_TEXT SECTION_.
>>>>
Personally, I do it to kind of support my Jewish identity. I’m an atheist/agnostic Jew depending on my mood (Judaism is a religion, a culture, a race, and generally really complicated when you try to pigeon-hole things) and my focus on Jewish traditions/rituals is on what they do to myself rather than what some nebulous God does or does not want. Keeping kosher makes me be more aware of what I’m eating, and since I have severe food allergies it also helps me get past anxieties about checking ingredients. “Are those beef or pork ribs” is a good lead-in to “is there peanut powder in the barbecue sauce.”

So generally exceptions to kashrut aren’t proper, but since observance of Jewish law runs the gamut of strict Orthodox (“we do it this way because we’ve always done it this way, and the word of God is not up for debate”) through Conservative (“a religion needs to evolve with its people and find a balance between tradition and the modern world”) and Reform (“let’s see how much of this we can just toss out the window and still be Jewish”) it really depends on the person and how they were raised. I’m not ordering Hawaiian pizzas every night, but every once in a while I get a little homesick. Similarly, even though I avoid other forms of pork most of the time if that’s all there is at a picnic and I skipped lunch I probably won’t stand there starving myself.

Disclaimer: all opinions above are my own. If you ask another Jew the same question you’ll probably get a different answer. There’s general categories of Judaism, but aside from the strict Orthodox there’s not really anyone saying “this is the proper way to do it and this is why” like with, say, the Catholic Church.
<<<<
_WRITTEN TASK_.
List the branches of Jewish observance that the post on keeping kosher names.

[Data entries]
>>>>
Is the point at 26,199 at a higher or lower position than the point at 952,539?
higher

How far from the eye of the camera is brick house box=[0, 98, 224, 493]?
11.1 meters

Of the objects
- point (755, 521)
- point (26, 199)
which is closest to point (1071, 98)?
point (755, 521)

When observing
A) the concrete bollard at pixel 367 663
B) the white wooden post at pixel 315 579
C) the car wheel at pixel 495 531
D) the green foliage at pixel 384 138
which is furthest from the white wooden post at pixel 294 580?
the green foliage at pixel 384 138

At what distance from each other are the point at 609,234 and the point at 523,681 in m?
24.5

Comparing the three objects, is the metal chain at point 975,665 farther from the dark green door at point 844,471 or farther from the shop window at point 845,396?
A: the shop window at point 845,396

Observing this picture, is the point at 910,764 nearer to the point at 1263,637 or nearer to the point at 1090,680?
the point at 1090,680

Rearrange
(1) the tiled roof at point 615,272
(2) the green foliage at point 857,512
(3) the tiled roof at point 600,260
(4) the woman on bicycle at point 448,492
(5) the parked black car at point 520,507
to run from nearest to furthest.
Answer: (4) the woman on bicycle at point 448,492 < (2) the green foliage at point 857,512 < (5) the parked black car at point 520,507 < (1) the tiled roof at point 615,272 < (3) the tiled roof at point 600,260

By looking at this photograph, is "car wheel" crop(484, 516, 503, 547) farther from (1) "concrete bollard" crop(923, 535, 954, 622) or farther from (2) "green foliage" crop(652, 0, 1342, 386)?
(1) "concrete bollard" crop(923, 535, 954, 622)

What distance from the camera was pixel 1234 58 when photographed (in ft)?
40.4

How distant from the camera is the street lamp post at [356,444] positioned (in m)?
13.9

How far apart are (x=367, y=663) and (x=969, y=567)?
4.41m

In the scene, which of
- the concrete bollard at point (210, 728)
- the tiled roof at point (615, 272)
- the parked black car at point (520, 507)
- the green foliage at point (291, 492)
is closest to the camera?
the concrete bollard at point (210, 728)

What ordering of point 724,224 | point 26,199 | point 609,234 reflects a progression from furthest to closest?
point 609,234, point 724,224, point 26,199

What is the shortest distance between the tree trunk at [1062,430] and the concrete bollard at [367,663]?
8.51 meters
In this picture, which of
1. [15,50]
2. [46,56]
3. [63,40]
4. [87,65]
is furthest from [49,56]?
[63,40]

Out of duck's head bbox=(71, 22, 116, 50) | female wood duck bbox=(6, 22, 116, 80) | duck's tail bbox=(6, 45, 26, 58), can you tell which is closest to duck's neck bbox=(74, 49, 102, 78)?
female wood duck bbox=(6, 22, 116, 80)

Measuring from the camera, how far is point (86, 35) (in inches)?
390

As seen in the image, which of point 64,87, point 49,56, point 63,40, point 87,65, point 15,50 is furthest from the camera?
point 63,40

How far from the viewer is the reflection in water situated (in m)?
<<<<
_FINISHED ANSWER_.
Strict Orthodox, Conservative, Reform